TL;DR: You changed a skill. How do you know it’s actually better, not just confirmation bias? I ran a double-blind experiment: two versions, four scenarios, independent blind scoring. The scorer saw X=2.44, Y=2.41 and said “can’t tell them apart.” After unblinding: simplified version won 4/0.


The 0.03 Gap

I shortened a review skill from 159 lines to 89 lines. Wanted to verify the simplified version actually worked better, so I ran a double-blind experiment.

The raw scores came back: X averaged 2.44, Y averaged 2.41. A difference of 0.03. Out of 3 points max, a 0.03 gap tells you nothing.

Two weeks of work. 8 evaluator instances. 4 scenarios. 8 dimensions in the rubric. The conclusion: “no difference.”

I didn’t buy it. Not because I’m stubborn—I looked at the scores per scenario. In every scenario, X and Y each had wins. No scenario was a tie. So how could the averages be so close?

I checked secret-mapping.txt and saw the problem.

In a double-blind experiment, the mapping between X/Y and variants is randomized. In S1, X was A (original), Y was B (simplified). In S2, X was B, Y was A. In S3, X was A again. In S4, X was B again. The scorer doesn’t know the mapping, so it just averaged all four X’s and all four Y’s.

Four X’s contain two A scores and two B scores. Same for Y. A and B get mixed together in the average, so the difference disappears.

This isn’t a bug in the scorer; it’s designed to only see X and Y, without knowing the mapping. The mistake was in my experiment design: the scorer shouldn’t aggregate across scenarios.
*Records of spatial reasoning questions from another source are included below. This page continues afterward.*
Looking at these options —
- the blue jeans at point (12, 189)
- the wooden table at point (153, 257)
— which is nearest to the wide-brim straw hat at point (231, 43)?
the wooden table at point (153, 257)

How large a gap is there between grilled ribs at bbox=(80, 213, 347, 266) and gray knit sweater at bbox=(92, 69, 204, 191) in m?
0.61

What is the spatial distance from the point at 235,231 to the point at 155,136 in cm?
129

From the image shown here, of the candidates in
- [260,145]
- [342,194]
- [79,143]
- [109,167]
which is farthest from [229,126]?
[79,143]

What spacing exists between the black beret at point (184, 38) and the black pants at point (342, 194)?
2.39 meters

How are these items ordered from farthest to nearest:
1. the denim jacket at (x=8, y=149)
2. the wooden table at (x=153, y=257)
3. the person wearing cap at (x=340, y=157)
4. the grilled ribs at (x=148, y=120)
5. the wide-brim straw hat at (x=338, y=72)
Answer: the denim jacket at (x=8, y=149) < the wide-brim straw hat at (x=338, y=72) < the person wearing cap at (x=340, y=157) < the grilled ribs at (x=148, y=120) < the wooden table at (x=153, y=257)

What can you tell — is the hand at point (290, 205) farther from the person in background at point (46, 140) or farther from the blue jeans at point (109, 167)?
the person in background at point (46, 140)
That step should be done by someone who knows the secret mapping.

Blind averaging fallacy: eight scored cards shuffled together into a single average that erases the real difference; only the decoder key bypassing the funnel reveals the truth

After mapping back to A/B:

VariantS1S2S3S4Average
A (original)2.5002.3752.2502.1252.313
B (simplified)2.7502.5002.3752.5002.531

0.03 became 0.218. B won all four scenarios.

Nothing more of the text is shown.